The really worrying thing about the Pro-Ana ‘manifesto’ is that, on first sight, it reads very similar to the instructions for many of the fad diets we willingly consume in the ‘celeb’ magazines.
Drink lots of green tea to curb hunger pangs. Cut your food into small bits. Chew properly. Distract yourself from food. Exercise.
Commenters on these blog posts encourage each other, offer support about how to stay on the Ana path. It is an unique, but a highly dysfunctional social network.
You can see how easy it would be for an impressionable young person to be drawn into the murky depths because, actually, it’s not really about food.
At the heart of pro-ana is the quest for control.
If you can’t control the other circumstances of your life (and that is one of the inescapable challenges of the human condition), you can, in theory, control the food you put into your body and therefore the way you look.
It’s you versus your body, you versus your friends and family, you versus life itself.
Those in support of free speech will argue that pro anorexia websites have every right to exist. You cannot regulate the content of the internet. All you can do is make sure there are some territories you avoid – and encourage your children to do the same.

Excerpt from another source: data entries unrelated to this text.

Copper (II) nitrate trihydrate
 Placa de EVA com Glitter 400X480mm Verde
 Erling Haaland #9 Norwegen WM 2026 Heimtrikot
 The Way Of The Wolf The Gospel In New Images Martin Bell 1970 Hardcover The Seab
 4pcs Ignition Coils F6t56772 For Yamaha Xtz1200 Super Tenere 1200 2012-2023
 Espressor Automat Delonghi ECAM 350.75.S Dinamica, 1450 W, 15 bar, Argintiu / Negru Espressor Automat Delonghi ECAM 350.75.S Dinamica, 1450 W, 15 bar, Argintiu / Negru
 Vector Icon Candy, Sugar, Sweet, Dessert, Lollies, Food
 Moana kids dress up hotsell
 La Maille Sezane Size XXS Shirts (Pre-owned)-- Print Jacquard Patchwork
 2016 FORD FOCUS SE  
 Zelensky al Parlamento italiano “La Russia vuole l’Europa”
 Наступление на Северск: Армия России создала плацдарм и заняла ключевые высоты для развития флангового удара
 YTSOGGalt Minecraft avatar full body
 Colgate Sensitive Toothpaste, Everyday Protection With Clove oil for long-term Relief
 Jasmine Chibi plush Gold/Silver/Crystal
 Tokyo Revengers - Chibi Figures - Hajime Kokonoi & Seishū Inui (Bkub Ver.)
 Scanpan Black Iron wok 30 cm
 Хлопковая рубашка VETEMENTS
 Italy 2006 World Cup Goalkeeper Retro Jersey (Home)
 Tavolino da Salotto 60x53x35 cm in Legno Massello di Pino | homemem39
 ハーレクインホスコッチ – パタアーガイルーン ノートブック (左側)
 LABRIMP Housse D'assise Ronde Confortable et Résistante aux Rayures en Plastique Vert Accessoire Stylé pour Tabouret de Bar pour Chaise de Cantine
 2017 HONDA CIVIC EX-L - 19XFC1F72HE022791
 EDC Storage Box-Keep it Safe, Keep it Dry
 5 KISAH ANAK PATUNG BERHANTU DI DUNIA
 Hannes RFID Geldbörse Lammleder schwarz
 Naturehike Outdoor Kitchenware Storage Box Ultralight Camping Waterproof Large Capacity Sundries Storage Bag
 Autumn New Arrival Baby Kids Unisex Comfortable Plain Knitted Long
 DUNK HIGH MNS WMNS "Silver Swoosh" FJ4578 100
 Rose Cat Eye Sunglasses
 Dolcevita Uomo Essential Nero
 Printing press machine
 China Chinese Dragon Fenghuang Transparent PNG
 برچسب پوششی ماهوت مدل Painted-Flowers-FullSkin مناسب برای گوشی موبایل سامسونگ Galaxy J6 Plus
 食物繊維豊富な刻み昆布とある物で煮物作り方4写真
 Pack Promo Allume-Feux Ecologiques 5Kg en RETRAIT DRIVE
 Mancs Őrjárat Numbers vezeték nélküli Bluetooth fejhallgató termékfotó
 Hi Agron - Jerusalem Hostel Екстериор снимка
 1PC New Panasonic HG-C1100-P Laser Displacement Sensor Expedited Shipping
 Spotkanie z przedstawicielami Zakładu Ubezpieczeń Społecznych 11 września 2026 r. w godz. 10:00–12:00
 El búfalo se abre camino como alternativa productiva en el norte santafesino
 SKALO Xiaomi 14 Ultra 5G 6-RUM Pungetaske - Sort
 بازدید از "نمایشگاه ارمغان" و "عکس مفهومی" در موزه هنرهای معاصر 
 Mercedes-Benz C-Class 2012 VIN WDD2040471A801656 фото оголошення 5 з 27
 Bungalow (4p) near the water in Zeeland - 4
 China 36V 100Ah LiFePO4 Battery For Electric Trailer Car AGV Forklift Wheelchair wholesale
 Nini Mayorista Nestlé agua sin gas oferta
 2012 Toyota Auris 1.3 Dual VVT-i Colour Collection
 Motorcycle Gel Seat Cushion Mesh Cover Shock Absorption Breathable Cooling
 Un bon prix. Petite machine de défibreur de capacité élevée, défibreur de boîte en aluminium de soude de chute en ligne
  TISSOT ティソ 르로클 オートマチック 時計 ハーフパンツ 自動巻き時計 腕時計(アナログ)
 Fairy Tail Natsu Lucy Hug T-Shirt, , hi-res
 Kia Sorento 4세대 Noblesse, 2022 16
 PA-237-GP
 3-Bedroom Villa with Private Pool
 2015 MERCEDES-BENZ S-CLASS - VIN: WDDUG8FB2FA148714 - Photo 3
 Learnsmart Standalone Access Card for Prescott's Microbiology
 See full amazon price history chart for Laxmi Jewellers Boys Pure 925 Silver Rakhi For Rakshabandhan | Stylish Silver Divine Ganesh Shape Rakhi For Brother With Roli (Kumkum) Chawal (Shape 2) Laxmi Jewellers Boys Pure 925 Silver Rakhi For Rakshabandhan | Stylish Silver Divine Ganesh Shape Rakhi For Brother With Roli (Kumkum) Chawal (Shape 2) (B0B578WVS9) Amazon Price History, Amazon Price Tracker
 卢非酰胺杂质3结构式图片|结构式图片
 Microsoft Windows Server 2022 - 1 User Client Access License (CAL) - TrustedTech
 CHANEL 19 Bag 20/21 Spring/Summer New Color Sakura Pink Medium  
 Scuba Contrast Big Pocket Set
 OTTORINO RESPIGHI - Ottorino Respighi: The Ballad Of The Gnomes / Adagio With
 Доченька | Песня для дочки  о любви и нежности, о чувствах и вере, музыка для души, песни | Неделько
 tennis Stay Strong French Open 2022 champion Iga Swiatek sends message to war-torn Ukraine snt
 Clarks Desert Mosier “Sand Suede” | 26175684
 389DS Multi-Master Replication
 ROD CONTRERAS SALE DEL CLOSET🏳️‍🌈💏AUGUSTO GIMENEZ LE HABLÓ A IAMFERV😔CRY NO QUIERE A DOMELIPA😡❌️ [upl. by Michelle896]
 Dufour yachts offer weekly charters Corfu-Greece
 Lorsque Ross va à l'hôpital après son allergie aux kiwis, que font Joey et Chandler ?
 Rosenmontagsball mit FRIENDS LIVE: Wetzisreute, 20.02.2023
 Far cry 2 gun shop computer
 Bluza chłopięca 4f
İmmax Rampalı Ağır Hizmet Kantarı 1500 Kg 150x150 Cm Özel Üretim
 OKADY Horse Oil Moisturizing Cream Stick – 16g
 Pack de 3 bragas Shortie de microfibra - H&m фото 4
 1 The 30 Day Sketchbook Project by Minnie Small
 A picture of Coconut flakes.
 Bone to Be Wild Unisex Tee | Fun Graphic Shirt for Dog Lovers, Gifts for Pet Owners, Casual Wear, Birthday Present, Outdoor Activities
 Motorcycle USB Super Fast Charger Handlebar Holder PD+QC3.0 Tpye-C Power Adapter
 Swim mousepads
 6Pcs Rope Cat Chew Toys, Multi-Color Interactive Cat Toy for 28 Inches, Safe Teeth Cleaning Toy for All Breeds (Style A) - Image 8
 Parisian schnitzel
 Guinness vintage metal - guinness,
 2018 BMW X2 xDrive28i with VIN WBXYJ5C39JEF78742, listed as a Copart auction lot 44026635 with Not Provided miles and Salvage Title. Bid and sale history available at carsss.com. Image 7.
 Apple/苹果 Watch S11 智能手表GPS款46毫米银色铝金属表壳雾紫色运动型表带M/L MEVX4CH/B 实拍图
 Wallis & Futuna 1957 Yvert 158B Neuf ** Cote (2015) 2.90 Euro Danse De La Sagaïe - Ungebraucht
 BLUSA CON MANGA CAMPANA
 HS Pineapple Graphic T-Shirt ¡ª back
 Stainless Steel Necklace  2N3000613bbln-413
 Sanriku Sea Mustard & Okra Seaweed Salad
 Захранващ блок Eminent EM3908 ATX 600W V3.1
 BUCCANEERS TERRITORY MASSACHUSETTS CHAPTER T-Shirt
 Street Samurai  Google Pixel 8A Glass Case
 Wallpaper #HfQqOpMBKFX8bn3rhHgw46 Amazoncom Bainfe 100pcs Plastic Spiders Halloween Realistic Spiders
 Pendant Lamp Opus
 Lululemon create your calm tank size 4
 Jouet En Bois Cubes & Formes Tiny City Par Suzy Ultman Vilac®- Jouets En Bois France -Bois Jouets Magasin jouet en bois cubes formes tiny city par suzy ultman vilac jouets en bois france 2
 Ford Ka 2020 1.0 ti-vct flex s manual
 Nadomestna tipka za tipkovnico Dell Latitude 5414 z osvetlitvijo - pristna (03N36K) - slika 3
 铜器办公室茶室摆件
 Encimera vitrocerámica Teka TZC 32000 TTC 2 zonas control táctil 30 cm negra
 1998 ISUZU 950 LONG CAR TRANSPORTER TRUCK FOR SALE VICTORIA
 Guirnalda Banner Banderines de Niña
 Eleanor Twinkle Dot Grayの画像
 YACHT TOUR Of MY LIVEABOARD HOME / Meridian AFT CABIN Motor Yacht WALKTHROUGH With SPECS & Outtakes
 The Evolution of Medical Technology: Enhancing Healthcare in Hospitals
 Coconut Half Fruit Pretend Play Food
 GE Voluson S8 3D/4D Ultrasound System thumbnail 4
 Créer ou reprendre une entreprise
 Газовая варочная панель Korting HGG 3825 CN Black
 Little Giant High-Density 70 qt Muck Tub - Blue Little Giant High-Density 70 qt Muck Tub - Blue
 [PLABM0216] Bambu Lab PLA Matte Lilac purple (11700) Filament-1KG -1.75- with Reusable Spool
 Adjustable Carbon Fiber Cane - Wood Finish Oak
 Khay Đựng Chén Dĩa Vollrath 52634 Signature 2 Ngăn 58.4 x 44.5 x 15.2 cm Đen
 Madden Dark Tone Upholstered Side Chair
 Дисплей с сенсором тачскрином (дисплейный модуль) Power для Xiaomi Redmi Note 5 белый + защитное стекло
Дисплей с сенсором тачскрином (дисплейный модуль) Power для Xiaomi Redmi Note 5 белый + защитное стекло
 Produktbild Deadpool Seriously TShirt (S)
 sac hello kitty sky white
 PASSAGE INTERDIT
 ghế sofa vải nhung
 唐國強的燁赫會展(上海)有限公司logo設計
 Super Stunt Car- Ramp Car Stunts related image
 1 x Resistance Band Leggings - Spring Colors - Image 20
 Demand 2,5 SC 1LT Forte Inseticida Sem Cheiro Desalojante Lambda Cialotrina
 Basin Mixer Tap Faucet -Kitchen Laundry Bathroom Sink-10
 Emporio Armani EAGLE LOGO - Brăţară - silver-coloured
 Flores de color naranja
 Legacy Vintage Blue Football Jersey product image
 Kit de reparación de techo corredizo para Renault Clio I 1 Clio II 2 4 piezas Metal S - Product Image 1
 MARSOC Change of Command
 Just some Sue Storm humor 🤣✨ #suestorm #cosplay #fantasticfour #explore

However unsettling these sites and blogs are, at least as parents we can arm ourselves with knowledge, learn the signs, counter the arguments. We can support those who promote a positive body image where that image is based on health, confidence and self-acceptance.
We can teach our kids that food is fuel for life but also one of life’s greatest pleasures if treated with respect.
We can teach them that there is a weight at which our bodies function best (and it is not the same for everyone I know).
Most importantly, we can teach them that being loved, respected and cherished has absolutely nothing to do with being thin.